──────── Text block

Characters in Analysis and Algebra

Let $M$ be a monoid and $K$ be a field, then by a character of $G$ in $K$ we mean a monoid-homomorphism

$\chi:M \to K^\ast.$ By trivial character we mean a character such that $\chi(M)=\{1\}$. We are particularly interested in the linear independence of characters. Functions $f_i:M \to K$ are called linearly independent over $K$ if whenever $a_1f_1+\cdots+a_nf_n=0$ with all $a_i \in K$, we have $a_i=0$ for all $i$. $\def\Tr\operatorname{Tr}$

Character in Fourier Analysis

In Fourier analysis we are always interested by functions like $f(x)=e^{-inx}$ or $g(x)= e^{-ixt}$, corresponding to Fourier series (integration on $\mathbb{R}/2\pi\mathbb{Z}$) and Fourier transform. Later mathematicians realised that everything can be set in a locally compact abelian (LCA) group. For this reason we need to generalise these functions, and the bounded ones coincide with our definition of characters.

Let $G$ be a LCA group, then $\gamma:G \to \mathbb{C}$ is called a character if $|\gamma(x)|=1$ for all $x \in G$ and $\gamma(x+y)=\gamma(x)\gamma(y).$ Note since $G$ is automatically a monoid, this coincide with our ordinary definition of character. The set of continuous characters form a group $\Gamma$, which is called the dual group of $G$.

If $G=\mathbb{R}$, solving the equation $\gamma(x+y)=\gamma(x)\gamma(y)$ in whatever way he or she likes we obtain $\gamma(x)=e^{Ax}$ for some $A \in \mathbb{C}$. But $|e^{Ax}| \equiv 1$ (or merely being bounded) forces $A$ to be purely imaginary, say $A=it$, then we have $\gamma(x)=e^{itx}$. Hence the dual group of $\mathbb{R}$ can be determined by (the speed of) rotation on the unit circle.

With this we have our generalised version of Fourier transform. Let $G$ be a LCA group, $f \in L^1(G)$, then the Fourier transform is given by $\hat{f}(\gamma) = \int_G f(x)\gamma(-x)dx, \quad \gamma \in \Gamma.$ One can intuitively verify that $\hat{f}$ is exactly the Gelfand transform of $f$, the step of which will be sketched below. On one hand, one can indeed verify that $f \mapsto \hat{f}(\gamma)$ is indeed a Banach algebra homomorphism $L^1(G) \to \mathbb{C}$, for all $\gamma \in \Gamma$. This is a plain application of Fubini's theorem. On the other hand, let $h:L^1(G) \to \mathbb{C}$ be any non-trivial Banach algebra homomorphism. One can investigate that $\| h \| =1$ and hence $h$ is a bounded linear functional. By Riesz's representation theorem, there is some $\phi \in L^\infty(G)$ with $\| \phi\|_\infty = 1$ such that $h(f) = \int_G f(x)\phi(x)dx.$ We can indeed assume that $\phi$ is continuous. With $h$ being algebra homomorphism, we can see $\phi(x+y)=\phi(x)\phi(y).$ We know that $|\phi(x)| \le 1$ but $\phi(-x)=\phi(x)^{-1}$ forces $|\phi(x)|=1$. The proof is done after some routine verification of uniqueness.

────────────────

Tasks and exercises ::
a) Rewrite the stretch of the text on characters from "In Fourier analysis we" through "definition of characters.", replacing "realised" with "discovered".
b) According to the text on characters, what is the set of continuous characters of an LCA group $G$ called?
The records play no part in this work.

──────── Extracted information

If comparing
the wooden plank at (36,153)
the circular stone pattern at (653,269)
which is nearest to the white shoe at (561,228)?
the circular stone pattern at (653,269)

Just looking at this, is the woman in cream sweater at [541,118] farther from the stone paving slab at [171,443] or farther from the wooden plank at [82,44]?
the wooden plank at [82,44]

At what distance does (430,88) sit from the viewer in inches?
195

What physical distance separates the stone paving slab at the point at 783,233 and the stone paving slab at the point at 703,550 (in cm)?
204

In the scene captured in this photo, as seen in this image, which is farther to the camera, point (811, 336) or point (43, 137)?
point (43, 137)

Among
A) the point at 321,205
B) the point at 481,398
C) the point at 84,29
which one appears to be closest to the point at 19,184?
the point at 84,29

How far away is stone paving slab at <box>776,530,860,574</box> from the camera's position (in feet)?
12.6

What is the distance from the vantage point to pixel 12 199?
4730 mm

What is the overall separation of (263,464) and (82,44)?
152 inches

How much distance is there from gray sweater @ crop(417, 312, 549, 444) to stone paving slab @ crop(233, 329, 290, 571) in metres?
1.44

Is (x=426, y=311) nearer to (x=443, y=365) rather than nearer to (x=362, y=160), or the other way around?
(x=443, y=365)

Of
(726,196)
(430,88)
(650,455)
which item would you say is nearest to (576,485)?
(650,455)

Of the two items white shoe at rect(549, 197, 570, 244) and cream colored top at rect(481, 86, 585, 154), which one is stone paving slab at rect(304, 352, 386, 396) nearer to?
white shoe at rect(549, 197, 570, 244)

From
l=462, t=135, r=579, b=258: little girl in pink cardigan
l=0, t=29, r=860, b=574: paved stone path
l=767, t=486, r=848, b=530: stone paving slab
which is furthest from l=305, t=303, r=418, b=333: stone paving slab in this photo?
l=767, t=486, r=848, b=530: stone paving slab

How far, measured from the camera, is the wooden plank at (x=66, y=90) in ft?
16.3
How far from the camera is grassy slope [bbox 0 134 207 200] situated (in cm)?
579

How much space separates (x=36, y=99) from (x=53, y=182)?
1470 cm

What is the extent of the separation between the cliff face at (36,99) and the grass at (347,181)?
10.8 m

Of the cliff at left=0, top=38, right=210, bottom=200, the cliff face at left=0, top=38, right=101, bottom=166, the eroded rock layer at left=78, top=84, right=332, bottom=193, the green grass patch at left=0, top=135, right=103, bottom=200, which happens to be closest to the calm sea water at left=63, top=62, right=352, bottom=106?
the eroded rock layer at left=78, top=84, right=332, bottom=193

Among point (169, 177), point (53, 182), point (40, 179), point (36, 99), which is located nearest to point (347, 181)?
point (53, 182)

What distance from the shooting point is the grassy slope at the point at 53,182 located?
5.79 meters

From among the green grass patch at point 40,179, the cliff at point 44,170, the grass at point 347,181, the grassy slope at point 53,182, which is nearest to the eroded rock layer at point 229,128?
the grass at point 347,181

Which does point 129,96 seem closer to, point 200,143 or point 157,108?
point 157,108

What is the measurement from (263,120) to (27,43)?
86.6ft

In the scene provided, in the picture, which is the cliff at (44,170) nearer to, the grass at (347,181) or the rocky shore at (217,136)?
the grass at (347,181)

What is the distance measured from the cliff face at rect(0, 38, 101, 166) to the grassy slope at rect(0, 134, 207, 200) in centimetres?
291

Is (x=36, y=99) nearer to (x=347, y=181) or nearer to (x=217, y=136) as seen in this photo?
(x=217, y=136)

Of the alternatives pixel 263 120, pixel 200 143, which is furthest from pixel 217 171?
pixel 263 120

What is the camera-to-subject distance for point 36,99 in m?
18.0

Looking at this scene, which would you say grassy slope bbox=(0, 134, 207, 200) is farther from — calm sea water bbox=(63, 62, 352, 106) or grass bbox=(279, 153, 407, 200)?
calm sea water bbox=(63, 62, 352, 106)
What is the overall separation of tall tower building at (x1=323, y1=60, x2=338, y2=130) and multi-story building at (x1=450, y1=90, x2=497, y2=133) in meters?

────────────────

Solutions to the exercise ::
a)
In Fourier analysis we are always interested by functions like $f(x)=e^{-inx}$ or $g(x)= e^{-ixt}$, corresponding to Fourier series (integration on $\mathbb{R}/2\pi\mathbb{Z}$) and Fourier transform. Later mathematicians discovered that everything can be set in a locally compact abelian (LCA) group. For this reason we need to generalise these functions, and the bounded ones coincide with our definition of characters.

b) It is called the dual group of $G$, written $\Gamma$.